“A 35 year-old Woman with a Lump in the Breast”
California Tumor Tissue Registry’s
Case of the Month
CTTR COTM www.cttr.org Vol 7(3), 2004
December, 2004
During a routine physical examination, a 35 year-old woman
was found to have a lump in her right breast. Following a
needle biopsy, a modified radical mastectomy was performed.
The 550 gram, 17.0 x 17.0 x 10.0 cm breast resection contained
a 4.5 x 3.5 x 3.5 cm poorly circumscribed indurated red-tan mass.
The tumor was microscopically composed of anastomosing vascular channels lined by
mildly atypical endothelial cells (Fig. 1). Focal areas showed more proliferative activity,
and increased cellularity (Fig. 2). Scattered regions demonstrated ‘tufting’ and focal
papillary growth (Fig 3). Mitotic figures were present, but rare (Fig. 4). Some lobularity
was retained, but these areas were scattered, and had an infiltrative perimeter. The tumor
periphery was infiltrative into the surrounding fat (Fig. 5).
Diagnosis: “Angiosarcoma of the breast, Intermediate-grade / type 2”
Sajjad P Syed, MD, and Donald R Chase, MD
Loma Linda University Medical Center
Loma Linda, California
Angiosarcoma (AS, aka hemangiosarcoma, hemangioendothelioma, hemangioblastoma,
angioblastoma and benign metastasizing hemangioma) is a rare, highly lethal neoplasm
accounting for < 0.05% of primary mammary cancers. It is exceptionally rare in males,
with only five reported cases, but in females, it has been described as occurring between
the ages of 14 and 82 years, at a rate of one for every 2000 – 3500 “traditional” breast
cancers 1. Patients diagnosed during pregnancy tend to have high-grade tumors, and
ultimately, an exceptionally bad prognosis3.

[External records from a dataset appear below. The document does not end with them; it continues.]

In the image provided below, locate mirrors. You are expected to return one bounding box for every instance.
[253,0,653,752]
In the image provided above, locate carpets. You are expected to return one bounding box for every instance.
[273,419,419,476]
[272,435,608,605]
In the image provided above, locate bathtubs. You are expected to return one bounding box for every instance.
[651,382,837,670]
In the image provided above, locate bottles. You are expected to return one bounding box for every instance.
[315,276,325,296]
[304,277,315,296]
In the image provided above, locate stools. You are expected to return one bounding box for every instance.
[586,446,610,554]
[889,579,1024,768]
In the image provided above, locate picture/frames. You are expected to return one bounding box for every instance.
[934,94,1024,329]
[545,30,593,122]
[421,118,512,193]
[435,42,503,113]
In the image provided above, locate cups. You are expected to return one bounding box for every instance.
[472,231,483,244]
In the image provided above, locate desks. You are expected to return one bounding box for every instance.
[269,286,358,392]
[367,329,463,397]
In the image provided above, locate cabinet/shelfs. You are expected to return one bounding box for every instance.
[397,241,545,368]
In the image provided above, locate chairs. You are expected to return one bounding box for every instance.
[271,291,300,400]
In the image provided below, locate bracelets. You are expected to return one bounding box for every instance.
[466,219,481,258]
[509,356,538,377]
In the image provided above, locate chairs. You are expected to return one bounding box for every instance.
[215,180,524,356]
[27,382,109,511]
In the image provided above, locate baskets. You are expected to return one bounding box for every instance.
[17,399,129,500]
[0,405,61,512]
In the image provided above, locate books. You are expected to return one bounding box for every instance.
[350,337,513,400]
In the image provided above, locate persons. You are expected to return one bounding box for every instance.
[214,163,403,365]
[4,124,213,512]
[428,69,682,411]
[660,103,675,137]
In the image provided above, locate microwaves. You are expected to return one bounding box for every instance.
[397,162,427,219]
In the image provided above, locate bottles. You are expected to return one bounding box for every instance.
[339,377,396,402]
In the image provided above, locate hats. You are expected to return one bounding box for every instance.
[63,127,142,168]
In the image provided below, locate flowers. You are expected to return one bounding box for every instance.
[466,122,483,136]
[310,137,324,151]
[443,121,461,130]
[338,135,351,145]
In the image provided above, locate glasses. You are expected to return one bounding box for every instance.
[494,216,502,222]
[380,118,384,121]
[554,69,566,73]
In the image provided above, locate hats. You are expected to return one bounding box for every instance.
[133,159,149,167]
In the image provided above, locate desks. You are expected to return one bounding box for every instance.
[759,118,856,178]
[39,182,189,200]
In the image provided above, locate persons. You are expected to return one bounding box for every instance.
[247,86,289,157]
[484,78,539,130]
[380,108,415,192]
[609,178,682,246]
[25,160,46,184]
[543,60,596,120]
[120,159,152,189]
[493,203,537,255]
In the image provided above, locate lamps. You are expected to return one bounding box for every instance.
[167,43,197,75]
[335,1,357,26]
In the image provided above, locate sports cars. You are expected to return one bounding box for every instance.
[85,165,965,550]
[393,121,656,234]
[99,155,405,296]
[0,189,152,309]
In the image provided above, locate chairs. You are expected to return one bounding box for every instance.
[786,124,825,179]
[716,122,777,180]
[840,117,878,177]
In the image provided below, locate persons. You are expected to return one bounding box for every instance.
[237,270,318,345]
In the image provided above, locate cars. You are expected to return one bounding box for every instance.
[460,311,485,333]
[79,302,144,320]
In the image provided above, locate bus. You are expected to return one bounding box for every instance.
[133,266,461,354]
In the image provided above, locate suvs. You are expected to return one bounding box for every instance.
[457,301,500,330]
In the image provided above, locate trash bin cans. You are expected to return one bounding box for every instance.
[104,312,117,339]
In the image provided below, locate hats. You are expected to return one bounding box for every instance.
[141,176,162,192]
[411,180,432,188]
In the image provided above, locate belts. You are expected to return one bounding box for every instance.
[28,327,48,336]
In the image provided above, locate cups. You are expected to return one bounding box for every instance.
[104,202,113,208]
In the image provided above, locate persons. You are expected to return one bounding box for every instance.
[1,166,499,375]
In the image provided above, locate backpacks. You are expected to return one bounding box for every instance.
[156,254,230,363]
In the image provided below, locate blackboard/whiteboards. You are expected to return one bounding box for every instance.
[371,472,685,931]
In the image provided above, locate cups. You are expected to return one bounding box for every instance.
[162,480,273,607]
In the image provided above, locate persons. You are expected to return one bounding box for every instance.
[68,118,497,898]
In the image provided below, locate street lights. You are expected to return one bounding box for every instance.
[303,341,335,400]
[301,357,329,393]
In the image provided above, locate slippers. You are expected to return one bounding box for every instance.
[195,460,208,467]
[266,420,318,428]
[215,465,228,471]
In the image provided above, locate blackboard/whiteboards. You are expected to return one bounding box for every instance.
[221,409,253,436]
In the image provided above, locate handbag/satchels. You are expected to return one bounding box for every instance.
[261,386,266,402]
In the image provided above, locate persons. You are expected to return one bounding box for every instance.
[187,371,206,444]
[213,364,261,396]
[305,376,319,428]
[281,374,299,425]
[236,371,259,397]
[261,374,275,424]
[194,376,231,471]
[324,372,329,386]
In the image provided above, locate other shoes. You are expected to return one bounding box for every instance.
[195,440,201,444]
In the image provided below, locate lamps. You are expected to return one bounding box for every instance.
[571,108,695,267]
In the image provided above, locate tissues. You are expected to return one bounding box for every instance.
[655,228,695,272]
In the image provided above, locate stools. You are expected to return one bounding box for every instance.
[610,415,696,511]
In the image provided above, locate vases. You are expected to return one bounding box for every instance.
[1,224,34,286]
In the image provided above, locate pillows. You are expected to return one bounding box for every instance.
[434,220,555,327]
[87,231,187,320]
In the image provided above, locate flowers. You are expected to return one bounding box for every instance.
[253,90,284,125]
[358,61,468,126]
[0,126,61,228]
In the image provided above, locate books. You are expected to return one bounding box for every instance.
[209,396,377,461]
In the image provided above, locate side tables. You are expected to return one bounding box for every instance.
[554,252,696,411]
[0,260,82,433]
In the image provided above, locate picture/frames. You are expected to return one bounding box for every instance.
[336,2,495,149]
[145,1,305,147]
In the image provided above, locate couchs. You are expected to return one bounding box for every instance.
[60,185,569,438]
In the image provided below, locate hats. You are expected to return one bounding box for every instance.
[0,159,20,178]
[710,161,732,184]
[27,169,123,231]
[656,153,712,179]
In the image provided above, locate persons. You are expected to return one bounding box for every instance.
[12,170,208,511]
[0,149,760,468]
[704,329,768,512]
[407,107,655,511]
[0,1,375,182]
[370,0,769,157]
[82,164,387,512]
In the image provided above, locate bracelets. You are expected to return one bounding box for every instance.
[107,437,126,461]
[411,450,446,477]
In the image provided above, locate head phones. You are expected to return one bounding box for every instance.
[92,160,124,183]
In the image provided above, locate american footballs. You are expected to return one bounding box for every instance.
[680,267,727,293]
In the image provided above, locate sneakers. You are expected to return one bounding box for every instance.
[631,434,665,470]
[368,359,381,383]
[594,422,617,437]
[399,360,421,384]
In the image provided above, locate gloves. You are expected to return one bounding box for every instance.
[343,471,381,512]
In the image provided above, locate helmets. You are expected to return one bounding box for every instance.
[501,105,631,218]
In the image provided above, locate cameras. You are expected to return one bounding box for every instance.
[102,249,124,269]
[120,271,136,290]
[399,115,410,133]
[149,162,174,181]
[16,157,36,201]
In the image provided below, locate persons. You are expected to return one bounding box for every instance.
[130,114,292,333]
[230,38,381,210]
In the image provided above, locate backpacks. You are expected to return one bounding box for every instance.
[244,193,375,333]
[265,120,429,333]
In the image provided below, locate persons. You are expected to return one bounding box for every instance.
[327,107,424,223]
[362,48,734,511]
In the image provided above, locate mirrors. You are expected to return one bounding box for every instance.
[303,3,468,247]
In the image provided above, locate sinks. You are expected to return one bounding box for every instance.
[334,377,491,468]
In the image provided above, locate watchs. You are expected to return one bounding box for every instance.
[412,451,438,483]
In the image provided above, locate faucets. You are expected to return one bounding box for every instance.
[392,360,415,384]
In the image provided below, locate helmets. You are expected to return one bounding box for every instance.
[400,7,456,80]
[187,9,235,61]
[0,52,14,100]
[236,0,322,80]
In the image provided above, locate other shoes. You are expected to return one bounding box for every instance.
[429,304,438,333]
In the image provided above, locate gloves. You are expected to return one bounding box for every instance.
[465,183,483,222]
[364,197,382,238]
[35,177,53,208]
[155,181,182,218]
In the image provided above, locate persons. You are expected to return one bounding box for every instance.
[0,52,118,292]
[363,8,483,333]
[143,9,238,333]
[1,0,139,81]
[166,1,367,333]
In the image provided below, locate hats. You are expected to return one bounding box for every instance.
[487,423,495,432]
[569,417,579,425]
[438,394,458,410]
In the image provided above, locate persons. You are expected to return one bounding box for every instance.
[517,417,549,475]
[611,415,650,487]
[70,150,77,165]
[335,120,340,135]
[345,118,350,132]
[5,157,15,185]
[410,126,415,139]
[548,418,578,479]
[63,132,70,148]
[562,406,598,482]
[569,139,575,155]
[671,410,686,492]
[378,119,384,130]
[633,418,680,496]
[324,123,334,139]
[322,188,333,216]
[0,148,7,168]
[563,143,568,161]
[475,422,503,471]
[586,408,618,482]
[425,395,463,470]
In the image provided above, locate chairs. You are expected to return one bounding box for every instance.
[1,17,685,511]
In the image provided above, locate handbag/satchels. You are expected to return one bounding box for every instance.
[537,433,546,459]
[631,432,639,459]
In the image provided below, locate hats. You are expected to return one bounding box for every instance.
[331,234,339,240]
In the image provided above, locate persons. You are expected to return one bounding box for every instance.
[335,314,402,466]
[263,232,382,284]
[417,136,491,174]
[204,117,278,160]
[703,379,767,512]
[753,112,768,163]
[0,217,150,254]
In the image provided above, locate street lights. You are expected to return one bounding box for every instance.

AS has an insidious clinical onset and usually presents as a painless, discrete mass that
grows rapidly and may, in rare incidences, acquire large proportions. Twelve percent of
patients present with diffuse enlargement of the breast. Although the breast surface
usually is unremarkable, a bluish red discoloration has been described. Nipple retraction,
discharge, or axillary node enlargement are generally absent. Bilateral tumors have been
reported 5 particularly in association to pregnancy and in postmenopausal women 6,7. On
mammography, the lesion is ill-defined and displays a ‘soap bubble’ appearance 8, with a
mean size of around 4 cm 9. False negative results however have been reported, and in a
series of 29 cases, 33% were missed on mammography (9). Sonography usually can
confirm a solid, well defined, lobulated mass with both hyperechoic and hypoechoic
signals, which generally show no acoustic shadowing 10. MRI shows the presence of
CTTR’s Case of the Month
December, 2004
1
vascular channels containing slow-flowing blood 9. Because patients with angiosarcoma
in one breast may develop asynchronous contralateral lesions, MRI of the opposite breast
should is suggested at the time of diagnosis, and periodically during follow-up 3.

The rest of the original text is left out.